Studio album by Geese
- Released: June 23, 2023
- Recorded: The Diamond Mine (Queens); Future Sounds;
- Genres: Art rock; indie rock; alternative country; blues rock; post-punk;
- Length: 43:27
- Labels: Partisan; Play It Again Sam;
- Producer: James Ford

Geese chronology
| Projector (2021) | 3D Country (2023) | 4D Country (2023) |

Geese studio album chronology
| Projector (2021) | 3D Country (2023) | Getting Killed (2025) |

Singles from 3D Country
- "Cowboy Nudes" Released: January 31, 2023; "3D Country" Released: March 21, 2023; "Mysterious Love" Released: May 9, 2023; "I See Myself" Released: June 20, 2023;

= 3D Country =

3D Country is the third (Note: While this album is advertised by Geese as their second, and is their second under a record label, it is technically their third studio album counting their since-removed 2018 debut album A Beautiful Memory.) studio album by American indie rock band Geese, released on June 23, 2023, through Partisan Records and Play It Again Sam. Produced by James Ford, the album was preceded by the singles "Cowboy Nudes", "Mysterious Love", "3D Country", and "I See Myself", and received favorable reviews from critics.

It is the band's final album to feature guitarist Foster Hudson, who departed from the band in December 2023 to focus on his academic studies. A follow-up EP, 4D Country, was released in October 2023 featuring four additional tracks from the album's recording sessions.

==Background==
The album is centered on "the story of an uptight cowboy as he wanders through the desert after taking psychedelic drugs, watching the world around him – and his concept of the self – unravel in the process". The lyrics cover themes of love, despair and the apocalypse.

==Critical reception==

The music of 3D Country has been described as art rock, indie rock, alternative country, blues rock, and post punk.

3D Country received a score of 78 out of 100 on review aggregator Metacritic based on six critics' reviews, indicating "generally favorable" reception.

Reviewing the album for Rolling Stone, Ian Blau wrote that "for the most part, every detour they take leads somewhere interesting" and that the band have "delivered one of the better New York rock albums of the past few years, taking hand-me-down sounds and twisting them in ways only they could imagine". The album landed at 35 on Rolling Stone's list of the 40 best indie-rock albums of 2023.

▸ AVAILABLE DATA
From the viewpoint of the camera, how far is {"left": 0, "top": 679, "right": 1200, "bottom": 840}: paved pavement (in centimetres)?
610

▸ REQUIRED TASK
Answer these from the 3D Country article, one per line:
(a) Who produced the album?
(b) In what month and year did guitarist Foster Hudson leave the band?
(c) What score did the album receive on Metacritic?

▸ TASK OUTPUT
(a) James Ford
(b) December 2023
(c) 78 out of 100